Désormais, je donne, à la personne que j’aime, ce dont je suis FIERE, c'est à dire les choses que j'ai faites TOUT SEUL : un dessin, une peinture, un collier de perles. A 3 ans l'enfant c'est décentré, détourné de lui même, il est moins égocentrique. Il se tourne vers les autres. Le fait d'étre propre lui donne aussi plus de liberté d'actions et d'assurance. Il donne pour faire plaisir aux autres, sans chercher forcement à en retirer quelque chose. Le fait d'avoir fait tout seul est déjà en soi une grande satisafction. Donner est donc plus désintéréssé. L'acte de donner pour faire plaisir prend donc toute sa signification."
Selon moi il faut accompagner, l'enfant, l'encourager dans ses acquisitions et non lui imposer un fait culturel qu'il n'est pas en mesure de saisir.
Il faut faire attention aux enfants qui selon moi sont conditionnés à de telles pratiques. J'ai vu par exemple un enfant de 2 ans faire un dessin pour maman, alors que ce même enfant est par ailleurs dans un processus d'opposition !!
Comment cela est-il possible ?? Parce que l'adulte est souvent dérrière lui pour lui dire " fait un dessin pour maman" ! Ou la maman de dire " tu vas faire de jolis de jolis dessin pour maman à la crèche...". L'enfant est parfois conditionné. Il faut en prendre conscience.
Je rejoins tout à fait les propos de Mimi : cela fait plaisir à certains collègues de faire un cadeau pour la fête des mères. Moi je n'en fais pas. Mais je ne dissuade cependant pas mes collègues de faire des cadeaux pour la fête mères. Cela ne m'empêche nullement de leur dire ce que j'en pense et de me positionner.
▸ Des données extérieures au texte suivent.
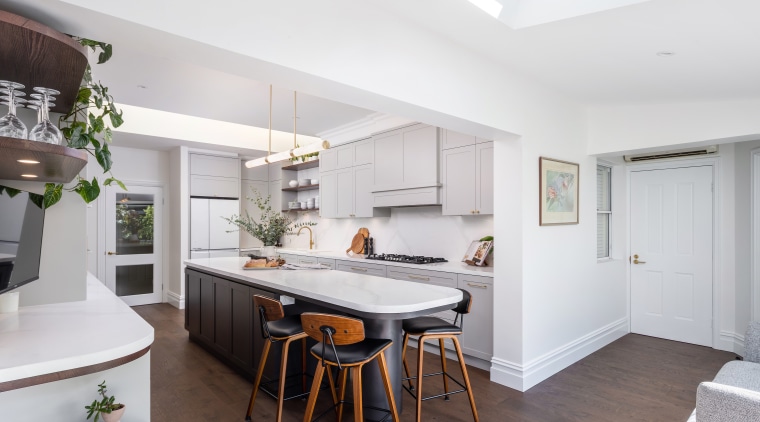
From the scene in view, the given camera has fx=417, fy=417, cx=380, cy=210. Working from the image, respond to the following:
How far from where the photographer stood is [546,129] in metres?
3.81

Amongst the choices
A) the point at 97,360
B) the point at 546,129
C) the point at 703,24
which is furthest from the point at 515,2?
the point at 97,360

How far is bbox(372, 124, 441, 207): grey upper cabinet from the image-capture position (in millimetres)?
4578

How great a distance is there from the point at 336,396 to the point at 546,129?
2.89 m

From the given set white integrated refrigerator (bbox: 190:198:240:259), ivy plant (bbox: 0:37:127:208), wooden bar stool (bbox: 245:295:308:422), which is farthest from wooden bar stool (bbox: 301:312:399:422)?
white integrated refrigerator (bbox: 190:198:240:259)

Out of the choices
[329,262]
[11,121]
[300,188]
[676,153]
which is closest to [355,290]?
[11,121]

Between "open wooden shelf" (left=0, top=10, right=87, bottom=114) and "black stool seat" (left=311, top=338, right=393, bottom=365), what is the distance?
1.69m

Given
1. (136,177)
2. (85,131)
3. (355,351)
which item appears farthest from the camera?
(136,177)

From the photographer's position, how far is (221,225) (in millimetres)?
7039

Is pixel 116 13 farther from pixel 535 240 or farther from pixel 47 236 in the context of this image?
pixel 535 240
Je pense qu'il faut respecter ses collègues et les choix de chacun. Dans une équipe, chacun à ses arguments, qui sont aussi valables les uns que les autres. A chacun de les défendre, c'est à dire d'être en accord avec soi même et avec ses idées sans les imposer. C'est ce qui permet d'ouvrir le débat et de mener à la réflexion selon moi. Une structure qui ne "réfléchit" pas c'est une structure qui stagne.
Alors continuons à réfléchir et à débattre dans nos crèches et nous avancerons.